The Commission simultaneously presented a plan to relocate 40,000 refugees from Italy and Greece to other EU member States. Furthermore, 20,000 resettlement places were to be offered for UN refugees from outside the EU. This quota system was rejected by several governments – Hungary, Austria, Baltic States and Spain amongst others – judging they do not have to accept a set number of migrants. Last week, on July 20, EU leaders finally agreed to redistribute the 40,000 asylum seekers, but only a voluntary basis.

The attitude of the European political leaders towards the quota system is symptomatic of a deeper problem: the reluctance of some States to address the issue of refugees at the European level. Although the Commission requested all countries to work together to find a common response, for now national interests have prevailed. Due to their dire economic situations, Italy and Greece are currently unable to face the arrival of migrants by themselves. Solidarity must remain central and only an EU-wide collective response will be effective. Whilst the world faces the worst refugee crisis since the end of World War 2, the EU has the responsibility to contribute to international burden-sharing.

Although positive actions have been effected in recent weeks, resulting in only 99 victims since the end of April, the recent a minima agreement shows that dealing with immigration policies remains extremely contentious. In the context of economic crisis and the rise of extremist political movements throughout Europe, it is clearly challenging to find the right answer.  For now, the management of this crisis has been characterized by the clear lack of political will. It has prevented the EU from preventing the human tragedy taking place along its coasts. If Brussels wants to avoid more deaths, migration across the Mediterranean Sea must be put higher on the EU agenda.

Addressing the refugee crisis strictly through a security approach would be a mistake.
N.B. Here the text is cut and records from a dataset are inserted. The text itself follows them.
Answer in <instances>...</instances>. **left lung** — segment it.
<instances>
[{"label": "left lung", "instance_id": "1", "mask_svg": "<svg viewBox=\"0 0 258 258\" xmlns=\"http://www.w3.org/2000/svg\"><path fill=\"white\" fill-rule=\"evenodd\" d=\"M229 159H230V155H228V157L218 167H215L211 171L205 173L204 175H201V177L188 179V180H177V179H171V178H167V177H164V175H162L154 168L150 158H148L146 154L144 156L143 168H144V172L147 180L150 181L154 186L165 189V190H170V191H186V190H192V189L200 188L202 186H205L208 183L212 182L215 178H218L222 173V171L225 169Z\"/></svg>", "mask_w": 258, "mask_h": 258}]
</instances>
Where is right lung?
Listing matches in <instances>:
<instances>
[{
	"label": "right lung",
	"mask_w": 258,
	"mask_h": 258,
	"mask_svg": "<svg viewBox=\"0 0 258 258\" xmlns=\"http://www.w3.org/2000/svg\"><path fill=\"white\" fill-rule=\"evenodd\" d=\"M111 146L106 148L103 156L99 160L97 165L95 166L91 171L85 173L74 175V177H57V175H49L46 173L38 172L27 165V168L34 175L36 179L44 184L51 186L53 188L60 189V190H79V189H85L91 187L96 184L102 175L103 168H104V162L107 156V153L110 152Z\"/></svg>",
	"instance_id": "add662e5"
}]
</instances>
It certainly questions the efficiency of the EU external security mechanisms, but it must be considered first and foremost as a humanitarian issue, where peoples lives are more important than protecting borders.
The fundamental causes have to be addressed: tackling only the symptoms would not be enough and maybe even unproductive. If dismantling smugglers networks is the objective, simply destroying traffickers ships is not an adequate solution. Thousands of migrants would be trapped in Libya, in the grip of violent conflict and political instability, where human-trafficking has become a very lucrative activity.

Building walls will not solve the problem either: border crossing will move to other areas, people will find unsafe alternative routes and take even greater risks to reach Europe. As the UN High Commissioner for Refugees António Guterres said: “We can’t deter people fleeing for their lives. They will come. The choice we have is how well we manage their arrival, and how humanely”.

Finally and maybe most importantly, failing to address this situation as a humanitarian crisis would impact the European ideal. The EU has core values it believes in and stands for:  “the respect for human dignity, freedom, democracy, equality, the rule of law and respect for human rights, including the rights of persons belonging to minorities.”  By remaining silent on immigration issues and unable to have a concrete common vision for its foreign policy, Europe would seriously undermine its founding principles and image around the world.

In the words of Matteo Renzi, Italian Prime Minister, “we risk losing Europe’s noble idea if we fail Mediterranean migrants”.

Please note that the views expressed are those of the author and do not necessarily represent or reflect the views of Munich European Forum e.V.